====== Extract ======

Government House quickly became the scene of a brief battle between the Royal Marines garrison and Argentine commandos. With the British forces facing overwhelming military and logistical odds, Hunt, after an extended exchange of small arms fire, with a handful of casualties, gave the order to the Royal Marines to lay down their arms. He then went to Stanley Town Hall, wearing his full dress uniform, complete with medals, gold braid, neck ribbons, sword, sash and plumed cocked hat to face the Argentine invasion force's Commandant, Vice admiral Carlos Büsser, addressing him with: "You have landed unlawfully on British territory, and I order you to remove yourself and your troops forthwith". In response he was met with laughter, roughed up, his medals stolen and placed under confinement by the Argentines. Four hours later, under armed escort, he was flown out of the Falklands on an aeroplane to Montevideo, in Uruguay. During the weeks of the war, Hunt stayed in London, while his wife and son were in a house in Kent. He remained in this forced exile during the occupation of the Falkland Islands, until they were militarily liberated on 14 June 1982 by a British seaborne taskforce dispatched by the British Government, after which he returned again in full dress uniform and re-established its self-governance. Victorious British forces paraded past in review while he was clad in full dress uniform. He continued to serve in the post of its Governor until 1985.

==Later life==
In retirement he wrote his memoir My Falkland Days, which was published in 1992.
He was chairman of the Falkland Islands Association for several years. He retired as chairman in 2004 and moved to Elton, County Durham, near to his childhood home of Redcar.

==Personal life==
In 1951, Hunt married Mavis Amanda Buckland (born 1928), daughter of George Albert Buckland, of Chingford, Essex. They adopted two children.

====== Dataset extract ======

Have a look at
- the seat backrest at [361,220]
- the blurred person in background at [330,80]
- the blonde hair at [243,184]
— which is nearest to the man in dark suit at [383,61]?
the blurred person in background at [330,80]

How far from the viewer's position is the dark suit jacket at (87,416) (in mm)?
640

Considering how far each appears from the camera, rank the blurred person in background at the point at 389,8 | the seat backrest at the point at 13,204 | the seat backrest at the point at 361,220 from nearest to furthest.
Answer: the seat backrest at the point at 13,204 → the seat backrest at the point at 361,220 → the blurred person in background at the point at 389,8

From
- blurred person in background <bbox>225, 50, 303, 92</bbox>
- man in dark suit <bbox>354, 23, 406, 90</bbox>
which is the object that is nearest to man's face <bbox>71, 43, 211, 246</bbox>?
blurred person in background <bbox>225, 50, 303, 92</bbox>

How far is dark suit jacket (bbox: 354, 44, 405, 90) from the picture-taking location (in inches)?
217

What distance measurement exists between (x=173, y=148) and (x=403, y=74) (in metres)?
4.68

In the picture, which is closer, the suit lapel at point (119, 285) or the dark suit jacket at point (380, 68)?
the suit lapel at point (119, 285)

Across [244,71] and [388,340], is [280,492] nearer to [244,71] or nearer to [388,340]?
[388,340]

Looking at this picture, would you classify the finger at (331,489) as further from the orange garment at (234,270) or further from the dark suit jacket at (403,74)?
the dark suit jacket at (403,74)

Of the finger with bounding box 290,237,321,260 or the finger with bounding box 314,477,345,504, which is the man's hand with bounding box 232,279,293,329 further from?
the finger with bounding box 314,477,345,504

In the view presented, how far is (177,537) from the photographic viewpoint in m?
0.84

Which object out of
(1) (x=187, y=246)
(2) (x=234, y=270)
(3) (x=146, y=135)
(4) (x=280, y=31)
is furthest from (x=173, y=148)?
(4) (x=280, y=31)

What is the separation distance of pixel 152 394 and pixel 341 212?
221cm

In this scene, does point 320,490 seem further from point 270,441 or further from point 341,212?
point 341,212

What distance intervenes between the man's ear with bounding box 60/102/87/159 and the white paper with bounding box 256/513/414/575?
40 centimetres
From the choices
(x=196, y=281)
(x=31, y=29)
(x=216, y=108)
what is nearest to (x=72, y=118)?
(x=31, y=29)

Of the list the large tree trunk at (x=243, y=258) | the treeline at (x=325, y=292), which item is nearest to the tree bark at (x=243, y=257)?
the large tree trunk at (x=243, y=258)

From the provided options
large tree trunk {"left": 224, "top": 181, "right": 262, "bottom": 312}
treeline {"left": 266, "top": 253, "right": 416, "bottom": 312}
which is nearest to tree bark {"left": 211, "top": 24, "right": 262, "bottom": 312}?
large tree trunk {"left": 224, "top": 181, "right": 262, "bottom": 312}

======
====== Dataset extract ======

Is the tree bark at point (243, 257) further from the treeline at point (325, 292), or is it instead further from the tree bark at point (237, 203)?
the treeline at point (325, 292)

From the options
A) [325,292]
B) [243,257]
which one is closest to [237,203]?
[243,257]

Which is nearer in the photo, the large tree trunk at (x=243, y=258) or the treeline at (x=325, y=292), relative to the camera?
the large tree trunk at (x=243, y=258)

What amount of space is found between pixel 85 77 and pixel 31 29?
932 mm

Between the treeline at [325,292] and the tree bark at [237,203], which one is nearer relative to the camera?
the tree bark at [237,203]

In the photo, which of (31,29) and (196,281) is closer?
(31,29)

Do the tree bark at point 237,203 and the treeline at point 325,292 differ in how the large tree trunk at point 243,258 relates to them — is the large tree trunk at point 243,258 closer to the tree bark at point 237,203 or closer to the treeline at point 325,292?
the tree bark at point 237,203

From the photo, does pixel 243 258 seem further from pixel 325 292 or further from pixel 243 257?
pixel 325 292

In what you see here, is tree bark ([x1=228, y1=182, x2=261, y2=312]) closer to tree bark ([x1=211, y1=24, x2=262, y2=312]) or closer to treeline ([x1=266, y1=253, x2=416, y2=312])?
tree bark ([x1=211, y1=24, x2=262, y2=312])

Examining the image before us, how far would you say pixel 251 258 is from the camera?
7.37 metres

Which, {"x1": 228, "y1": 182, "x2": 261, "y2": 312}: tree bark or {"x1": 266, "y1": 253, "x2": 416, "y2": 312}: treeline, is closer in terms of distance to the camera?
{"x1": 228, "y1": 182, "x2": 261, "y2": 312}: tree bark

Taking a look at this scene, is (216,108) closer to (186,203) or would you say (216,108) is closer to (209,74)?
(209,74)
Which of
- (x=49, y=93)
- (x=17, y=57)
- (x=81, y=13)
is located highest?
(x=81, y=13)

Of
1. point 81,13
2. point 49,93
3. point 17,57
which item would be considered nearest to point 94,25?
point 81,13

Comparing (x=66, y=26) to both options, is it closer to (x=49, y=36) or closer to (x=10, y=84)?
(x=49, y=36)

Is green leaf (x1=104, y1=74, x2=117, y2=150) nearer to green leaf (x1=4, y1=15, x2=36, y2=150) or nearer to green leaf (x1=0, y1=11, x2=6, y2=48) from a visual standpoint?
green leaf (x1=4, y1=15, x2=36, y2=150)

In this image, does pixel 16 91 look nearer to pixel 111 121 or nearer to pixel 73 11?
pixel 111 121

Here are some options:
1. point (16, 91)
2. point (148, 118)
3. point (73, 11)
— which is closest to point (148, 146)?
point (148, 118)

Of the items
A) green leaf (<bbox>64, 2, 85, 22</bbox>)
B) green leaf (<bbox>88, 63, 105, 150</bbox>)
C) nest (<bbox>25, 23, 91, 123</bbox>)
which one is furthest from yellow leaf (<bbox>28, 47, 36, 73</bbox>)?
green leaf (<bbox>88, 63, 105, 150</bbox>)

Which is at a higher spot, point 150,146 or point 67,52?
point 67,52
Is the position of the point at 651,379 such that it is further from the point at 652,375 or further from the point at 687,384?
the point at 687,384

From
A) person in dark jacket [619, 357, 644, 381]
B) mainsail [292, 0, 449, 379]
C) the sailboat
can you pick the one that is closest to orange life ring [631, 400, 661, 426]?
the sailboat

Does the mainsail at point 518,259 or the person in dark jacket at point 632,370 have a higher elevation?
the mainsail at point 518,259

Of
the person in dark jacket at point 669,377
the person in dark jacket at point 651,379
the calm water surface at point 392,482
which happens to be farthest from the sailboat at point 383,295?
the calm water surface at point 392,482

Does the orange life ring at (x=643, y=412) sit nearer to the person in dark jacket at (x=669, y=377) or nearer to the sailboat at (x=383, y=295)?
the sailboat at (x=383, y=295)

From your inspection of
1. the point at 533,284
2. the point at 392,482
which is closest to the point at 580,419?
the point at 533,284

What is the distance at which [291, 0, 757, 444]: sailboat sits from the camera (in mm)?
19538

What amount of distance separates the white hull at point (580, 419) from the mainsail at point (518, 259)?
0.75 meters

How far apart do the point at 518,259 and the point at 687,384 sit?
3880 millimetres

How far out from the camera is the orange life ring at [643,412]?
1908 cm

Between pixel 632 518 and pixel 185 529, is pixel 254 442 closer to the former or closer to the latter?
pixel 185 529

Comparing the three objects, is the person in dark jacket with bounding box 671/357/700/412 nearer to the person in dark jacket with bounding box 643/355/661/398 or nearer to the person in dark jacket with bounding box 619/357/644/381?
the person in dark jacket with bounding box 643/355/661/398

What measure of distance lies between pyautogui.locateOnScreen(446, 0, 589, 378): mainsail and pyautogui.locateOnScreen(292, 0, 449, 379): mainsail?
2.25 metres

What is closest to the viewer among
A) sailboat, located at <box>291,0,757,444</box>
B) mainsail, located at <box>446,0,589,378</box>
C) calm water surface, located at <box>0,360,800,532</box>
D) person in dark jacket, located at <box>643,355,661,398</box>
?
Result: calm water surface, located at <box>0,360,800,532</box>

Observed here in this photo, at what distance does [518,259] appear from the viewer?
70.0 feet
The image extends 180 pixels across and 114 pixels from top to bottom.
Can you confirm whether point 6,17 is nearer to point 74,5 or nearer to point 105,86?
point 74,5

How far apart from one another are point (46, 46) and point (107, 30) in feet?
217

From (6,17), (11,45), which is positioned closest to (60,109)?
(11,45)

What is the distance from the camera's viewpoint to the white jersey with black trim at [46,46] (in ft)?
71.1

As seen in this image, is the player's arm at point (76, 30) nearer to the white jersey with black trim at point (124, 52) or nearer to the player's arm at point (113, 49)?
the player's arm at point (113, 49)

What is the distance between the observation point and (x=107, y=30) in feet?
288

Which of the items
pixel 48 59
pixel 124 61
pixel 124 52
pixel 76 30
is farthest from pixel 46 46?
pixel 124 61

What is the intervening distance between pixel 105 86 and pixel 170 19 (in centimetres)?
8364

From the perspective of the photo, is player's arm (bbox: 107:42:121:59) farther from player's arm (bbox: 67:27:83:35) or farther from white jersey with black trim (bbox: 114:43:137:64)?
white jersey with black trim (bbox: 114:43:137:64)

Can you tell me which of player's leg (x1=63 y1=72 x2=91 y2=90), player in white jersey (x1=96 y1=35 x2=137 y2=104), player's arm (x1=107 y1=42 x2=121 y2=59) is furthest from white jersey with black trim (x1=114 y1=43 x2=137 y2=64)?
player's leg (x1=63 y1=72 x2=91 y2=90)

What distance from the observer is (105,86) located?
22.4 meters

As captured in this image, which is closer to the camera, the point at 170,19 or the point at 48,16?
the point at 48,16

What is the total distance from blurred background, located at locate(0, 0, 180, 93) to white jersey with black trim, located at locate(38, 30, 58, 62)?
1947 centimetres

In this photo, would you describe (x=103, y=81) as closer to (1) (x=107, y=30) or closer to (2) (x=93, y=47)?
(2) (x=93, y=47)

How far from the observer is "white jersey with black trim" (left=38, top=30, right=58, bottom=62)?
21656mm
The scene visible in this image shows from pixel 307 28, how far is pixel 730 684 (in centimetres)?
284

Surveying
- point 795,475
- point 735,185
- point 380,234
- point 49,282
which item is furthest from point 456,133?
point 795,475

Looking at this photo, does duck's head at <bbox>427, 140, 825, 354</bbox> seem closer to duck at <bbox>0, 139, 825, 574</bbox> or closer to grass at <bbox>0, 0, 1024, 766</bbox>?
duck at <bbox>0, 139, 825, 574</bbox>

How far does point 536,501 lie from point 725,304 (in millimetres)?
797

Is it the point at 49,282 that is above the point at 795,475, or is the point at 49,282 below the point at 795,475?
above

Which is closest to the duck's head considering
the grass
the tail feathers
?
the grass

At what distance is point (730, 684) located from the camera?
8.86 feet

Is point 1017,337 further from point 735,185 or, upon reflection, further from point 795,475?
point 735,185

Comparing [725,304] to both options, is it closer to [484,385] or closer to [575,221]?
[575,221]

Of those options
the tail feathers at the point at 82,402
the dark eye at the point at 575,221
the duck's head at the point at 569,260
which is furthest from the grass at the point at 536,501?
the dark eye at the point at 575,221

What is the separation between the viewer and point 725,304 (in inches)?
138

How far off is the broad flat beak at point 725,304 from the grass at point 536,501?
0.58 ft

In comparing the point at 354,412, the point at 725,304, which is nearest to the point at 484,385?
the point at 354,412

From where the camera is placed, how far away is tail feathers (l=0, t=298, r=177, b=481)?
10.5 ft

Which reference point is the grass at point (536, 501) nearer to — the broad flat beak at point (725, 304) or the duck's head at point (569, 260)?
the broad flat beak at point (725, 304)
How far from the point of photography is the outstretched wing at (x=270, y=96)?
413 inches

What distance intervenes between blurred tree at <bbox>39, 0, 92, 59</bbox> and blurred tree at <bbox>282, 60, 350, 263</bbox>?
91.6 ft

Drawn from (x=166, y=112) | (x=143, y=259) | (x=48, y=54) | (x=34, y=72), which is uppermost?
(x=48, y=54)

======
====== Dataset extract ======

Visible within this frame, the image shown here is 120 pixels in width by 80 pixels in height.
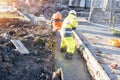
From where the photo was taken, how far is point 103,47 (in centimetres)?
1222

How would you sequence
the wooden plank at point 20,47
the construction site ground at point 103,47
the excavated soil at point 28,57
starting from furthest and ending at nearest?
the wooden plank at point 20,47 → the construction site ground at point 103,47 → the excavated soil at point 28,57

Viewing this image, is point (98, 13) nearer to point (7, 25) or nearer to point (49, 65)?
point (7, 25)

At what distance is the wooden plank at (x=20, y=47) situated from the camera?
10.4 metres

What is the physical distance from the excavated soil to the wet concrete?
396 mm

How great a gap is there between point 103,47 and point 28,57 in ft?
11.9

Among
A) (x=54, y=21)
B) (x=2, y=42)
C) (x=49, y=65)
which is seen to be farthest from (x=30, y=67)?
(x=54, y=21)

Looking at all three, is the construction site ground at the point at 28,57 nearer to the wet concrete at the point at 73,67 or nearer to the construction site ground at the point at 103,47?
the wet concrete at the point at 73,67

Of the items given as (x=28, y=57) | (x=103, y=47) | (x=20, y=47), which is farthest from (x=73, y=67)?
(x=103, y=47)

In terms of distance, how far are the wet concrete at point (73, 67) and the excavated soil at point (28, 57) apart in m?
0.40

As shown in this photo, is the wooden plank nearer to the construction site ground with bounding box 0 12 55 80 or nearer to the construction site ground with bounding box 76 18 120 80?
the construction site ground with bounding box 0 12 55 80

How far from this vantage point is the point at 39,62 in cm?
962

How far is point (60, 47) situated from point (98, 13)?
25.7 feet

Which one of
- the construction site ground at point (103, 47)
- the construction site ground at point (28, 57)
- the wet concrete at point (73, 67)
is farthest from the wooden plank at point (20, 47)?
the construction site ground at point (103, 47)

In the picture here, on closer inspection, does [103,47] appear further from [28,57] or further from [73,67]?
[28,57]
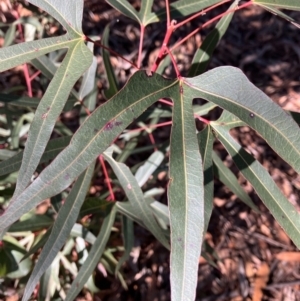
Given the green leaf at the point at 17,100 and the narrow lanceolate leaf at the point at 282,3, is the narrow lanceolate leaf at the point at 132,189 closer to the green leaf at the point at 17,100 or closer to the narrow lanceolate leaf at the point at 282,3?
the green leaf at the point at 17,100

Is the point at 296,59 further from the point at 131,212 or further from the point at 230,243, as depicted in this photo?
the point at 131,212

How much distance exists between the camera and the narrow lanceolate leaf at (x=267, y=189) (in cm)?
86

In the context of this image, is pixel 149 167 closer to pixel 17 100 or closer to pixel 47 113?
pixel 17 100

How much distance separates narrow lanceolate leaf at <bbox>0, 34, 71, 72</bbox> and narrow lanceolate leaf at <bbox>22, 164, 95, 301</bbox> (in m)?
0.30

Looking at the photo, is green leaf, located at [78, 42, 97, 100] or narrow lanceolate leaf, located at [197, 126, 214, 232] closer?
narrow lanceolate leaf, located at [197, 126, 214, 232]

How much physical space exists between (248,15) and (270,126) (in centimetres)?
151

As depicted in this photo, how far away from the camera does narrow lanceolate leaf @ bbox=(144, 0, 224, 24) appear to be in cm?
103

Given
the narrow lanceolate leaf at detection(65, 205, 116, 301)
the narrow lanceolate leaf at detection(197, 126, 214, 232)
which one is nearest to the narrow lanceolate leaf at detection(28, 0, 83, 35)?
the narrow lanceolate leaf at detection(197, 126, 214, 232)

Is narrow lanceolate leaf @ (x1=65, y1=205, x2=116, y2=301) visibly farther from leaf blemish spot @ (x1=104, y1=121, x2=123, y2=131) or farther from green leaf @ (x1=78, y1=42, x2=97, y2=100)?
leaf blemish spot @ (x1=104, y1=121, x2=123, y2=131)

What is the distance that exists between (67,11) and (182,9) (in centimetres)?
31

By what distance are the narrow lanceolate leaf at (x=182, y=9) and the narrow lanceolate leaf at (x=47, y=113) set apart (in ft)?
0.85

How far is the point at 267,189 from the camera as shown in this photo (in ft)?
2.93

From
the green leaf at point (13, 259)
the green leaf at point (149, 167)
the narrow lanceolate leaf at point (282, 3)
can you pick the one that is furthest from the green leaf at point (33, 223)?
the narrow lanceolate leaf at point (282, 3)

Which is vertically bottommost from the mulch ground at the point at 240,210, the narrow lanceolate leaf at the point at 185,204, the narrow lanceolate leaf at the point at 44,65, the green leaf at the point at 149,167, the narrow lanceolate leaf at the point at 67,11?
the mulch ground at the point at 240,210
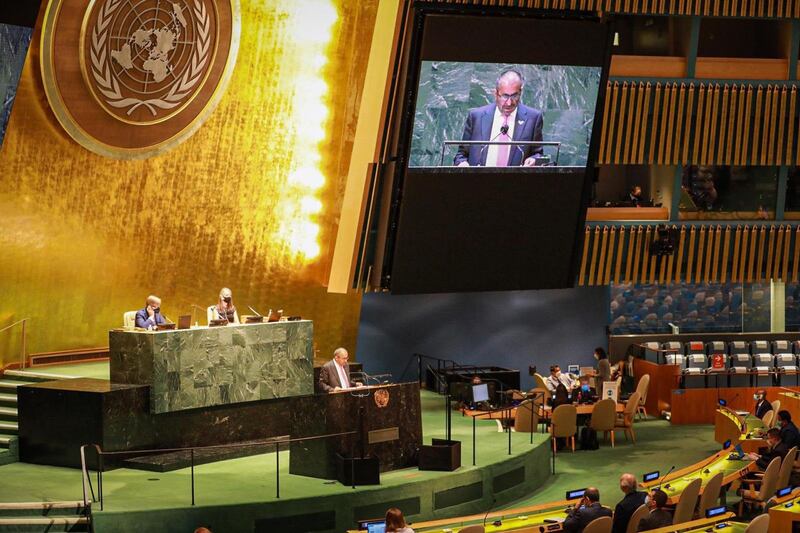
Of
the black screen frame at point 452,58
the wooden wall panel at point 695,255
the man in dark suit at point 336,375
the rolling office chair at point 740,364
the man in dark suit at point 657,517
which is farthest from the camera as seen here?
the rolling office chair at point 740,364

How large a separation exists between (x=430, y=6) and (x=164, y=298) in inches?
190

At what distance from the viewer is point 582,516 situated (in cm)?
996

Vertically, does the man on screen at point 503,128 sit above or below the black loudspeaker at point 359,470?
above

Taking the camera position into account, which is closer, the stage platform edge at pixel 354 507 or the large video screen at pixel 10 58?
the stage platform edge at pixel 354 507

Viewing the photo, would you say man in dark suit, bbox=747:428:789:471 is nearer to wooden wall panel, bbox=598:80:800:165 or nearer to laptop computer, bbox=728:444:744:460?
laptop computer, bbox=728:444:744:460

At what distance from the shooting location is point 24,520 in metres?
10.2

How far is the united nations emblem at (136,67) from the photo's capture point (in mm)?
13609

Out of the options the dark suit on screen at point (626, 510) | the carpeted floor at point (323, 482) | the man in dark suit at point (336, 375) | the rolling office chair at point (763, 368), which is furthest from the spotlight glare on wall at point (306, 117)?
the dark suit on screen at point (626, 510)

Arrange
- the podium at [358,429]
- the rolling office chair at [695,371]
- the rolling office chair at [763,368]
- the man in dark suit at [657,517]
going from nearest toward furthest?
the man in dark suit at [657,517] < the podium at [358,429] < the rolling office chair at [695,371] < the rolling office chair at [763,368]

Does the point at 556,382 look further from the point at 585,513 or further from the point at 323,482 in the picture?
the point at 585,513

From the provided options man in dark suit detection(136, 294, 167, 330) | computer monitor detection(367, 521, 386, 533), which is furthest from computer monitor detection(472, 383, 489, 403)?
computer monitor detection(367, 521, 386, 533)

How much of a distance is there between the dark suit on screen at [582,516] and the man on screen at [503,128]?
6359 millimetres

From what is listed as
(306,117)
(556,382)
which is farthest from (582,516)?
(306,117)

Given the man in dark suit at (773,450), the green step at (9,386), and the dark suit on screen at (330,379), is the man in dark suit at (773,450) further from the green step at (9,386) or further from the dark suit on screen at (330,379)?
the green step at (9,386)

======

• Problem set
1 – In the text about Hunt, what city was he flown to after being held by the Argentines?
2 – List each item that the text about Hunt says came with his full dress uniform when he went to Stanley Town Hall.

• Exercise responses
1 – Montevideo, in Uruguay.

2 – Medals, gold braid, neck ribbons, sword, sash, plumed cocked hat